On ne présente plus Michel Rolland , propriétaire de Bon Pasteur à Pommerol et de Fontenil à Fronsac. Médiatique et controversé , Michel Rolland s’est fait connaitre en 1982 , en appliquant à son domaine des techniques alors révolutionnaires pour donner des vins opulents , concentrés, boisés…
Ses détracteurs l’accusent d’être un “complice” de Parker dans l’uniformisation des vins, avec des raisins récoltés (très) murs, le tri à outrance, les mêmes techniques appliqués à tous les domaines (décriées dans Mondovino) de micro oxygénation, sur-extraction, et un passage obligé dans du bois neuf, quelque soit la matière . Pour les adeptes , le “flying wine maker” est un génie de l’assemblage, permettant d’obtenir la quintessence de la matière présente dans les cuves de ses clients . Une “ordonnance” avec un passage de l’équipe Rolland une fois par an couterait 30.000 € par an . Dernier pavé dans la mare, Rolland confessait récemment que l’avenir était à l’oenologie de la demande et non du terroir, en citant en modèle Coca Cola pour s’adapter au marché ! Parmi les domaines les plus connus conseillés, on peut citer l’évangile, le pin , Pavie , Beauséjour- Bécot, Ausone, Valandraud
Stéphane Derenoncourt n’est pas un oenologue (même s’il en emploie maintenant) et le clame haut et fort , y compris sur sa carte de visite . Chaudronnier de formation, il arrive presque par hasard (?) en 82 comme ouvrier agricole à Fronsac . Cela lui plait et en 1985 , la famille Barre, propriétaire de Mazeris et de Pavie Macquin lui donne un premier coup de pouce en le nommant maitre de chai à Mazeris. 3 ans plus tard, il à l’opportunité d’appliquer les bases de la bio dynamie qu’il étudie depuis plusieurs années, à Pavie Macquin. Les résultats ne se font pas attendre et les demandes de consultanat commencent à affluer . La plus marquante est sans doute l’association du très aristocratique propriétaire de canon La gaffelière qui lui donne ses lettres de noblesse . Tout en gardant son franc parler, son empirisme basé sur une observation fine des vignes et la dégustation des baies. A la fin des années 90 , devenue une étoile montante , il monte sa société de service, rachète le domaine de l’A en côtes de castillon. Inclassable et indomptable , adoubé dans les années 2000 par Parker à travers ses notes et Michel Bettanne , il reste sans concession mais avec un instinct génial, certainement plus proche du terroir que son confrère Rolland. Parmi les crus classés, on peut citer Chevalier, Pavie Macquin, Smith Haut Laffite . Aujourd’hui lui et son équipe conseillent près de 60 domaines dans le monde du liban aux USA….Stéphane Derenoncourt définit son travail « comme étant la recherche de l’expression optimale du terroir. L’enjeu, au travers des méthodes proposées, étant de favoriser l’exploration du sol par les racines afin de l’imprimer dans le fruit. » Il ajoute que « face au terroir, plus l’homme se fait discret, meilleur est le vin » et il met un point d’honneur à ne pas “signer” ses vins. On peut donc en conclure logiquement qu’il est beaucoup moins interventionniste que Michel Rolland.

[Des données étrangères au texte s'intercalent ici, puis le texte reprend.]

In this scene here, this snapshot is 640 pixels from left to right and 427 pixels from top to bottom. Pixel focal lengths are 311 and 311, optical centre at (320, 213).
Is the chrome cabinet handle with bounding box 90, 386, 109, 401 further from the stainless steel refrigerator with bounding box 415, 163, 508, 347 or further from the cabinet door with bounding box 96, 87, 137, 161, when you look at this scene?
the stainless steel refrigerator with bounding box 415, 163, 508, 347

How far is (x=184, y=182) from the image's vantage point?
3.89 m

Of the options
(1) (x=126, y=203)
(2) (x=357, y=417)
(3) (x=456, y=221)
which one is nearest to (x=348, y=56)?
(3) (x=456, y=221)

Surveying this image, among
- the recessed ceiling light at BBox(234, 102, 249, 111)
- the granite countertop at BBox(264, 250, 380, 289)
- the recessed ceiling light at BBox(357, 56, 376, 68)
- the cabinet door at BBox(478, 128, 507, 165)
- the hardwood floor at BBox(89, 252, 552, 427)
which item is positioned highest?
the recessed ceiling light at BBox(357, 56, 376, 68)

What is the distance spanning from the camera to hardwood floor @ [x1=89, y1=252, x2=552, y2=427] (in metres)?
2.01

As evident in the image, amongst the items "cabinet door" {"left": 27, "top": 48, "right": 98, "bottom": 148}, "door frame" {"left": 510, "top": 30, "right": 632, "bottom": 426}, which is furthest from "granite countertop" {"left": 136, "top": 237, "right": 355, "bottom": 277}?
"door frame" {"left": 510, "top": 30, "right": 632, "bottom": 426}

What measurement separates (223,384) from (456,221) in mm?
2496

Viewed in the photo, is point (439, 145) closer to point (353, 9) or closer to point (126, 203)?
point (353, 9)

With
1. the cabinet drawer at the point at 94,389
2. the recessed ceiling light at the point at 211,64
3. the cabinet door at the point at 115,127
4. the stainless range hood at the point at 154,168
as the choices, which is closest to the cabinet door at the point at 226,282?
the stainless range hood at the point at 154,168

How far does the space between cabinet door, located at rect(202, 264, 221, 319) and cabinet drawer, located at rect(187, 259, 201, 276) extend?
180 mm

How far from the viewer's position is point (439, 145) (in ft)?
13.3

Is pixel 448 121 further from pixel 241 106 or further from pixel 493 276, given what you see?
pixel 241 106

Bardé de diplômes, Professeur à l’université des vins de Bordeaux , et lui aussi propriétaire (Doisy Daene, floridène, reynon…), Denis Dubourdieu privilégie la finesse et la fraicheur dans ses vins et ceux qu’il conseille … Il utilise pour cela une approche scientifique, tout en essayant lui aussi de révéler la typicité du terroir .” je préfère conseiller des producteurs de vins classiques élaborés à partir de cépages situés à la limite nord de leur culture, murissant leurs raisins lentement et parfois difficilement, car je suis persuadé que c’est de ces difficultés surmontées que naissent les grands vins“‘
Alors que donnent les vins ? (vins carafés 2 heures , dégustés à l’aveugle, 3 Margaux tout d’abord et 3 Saint Emilion ensuite)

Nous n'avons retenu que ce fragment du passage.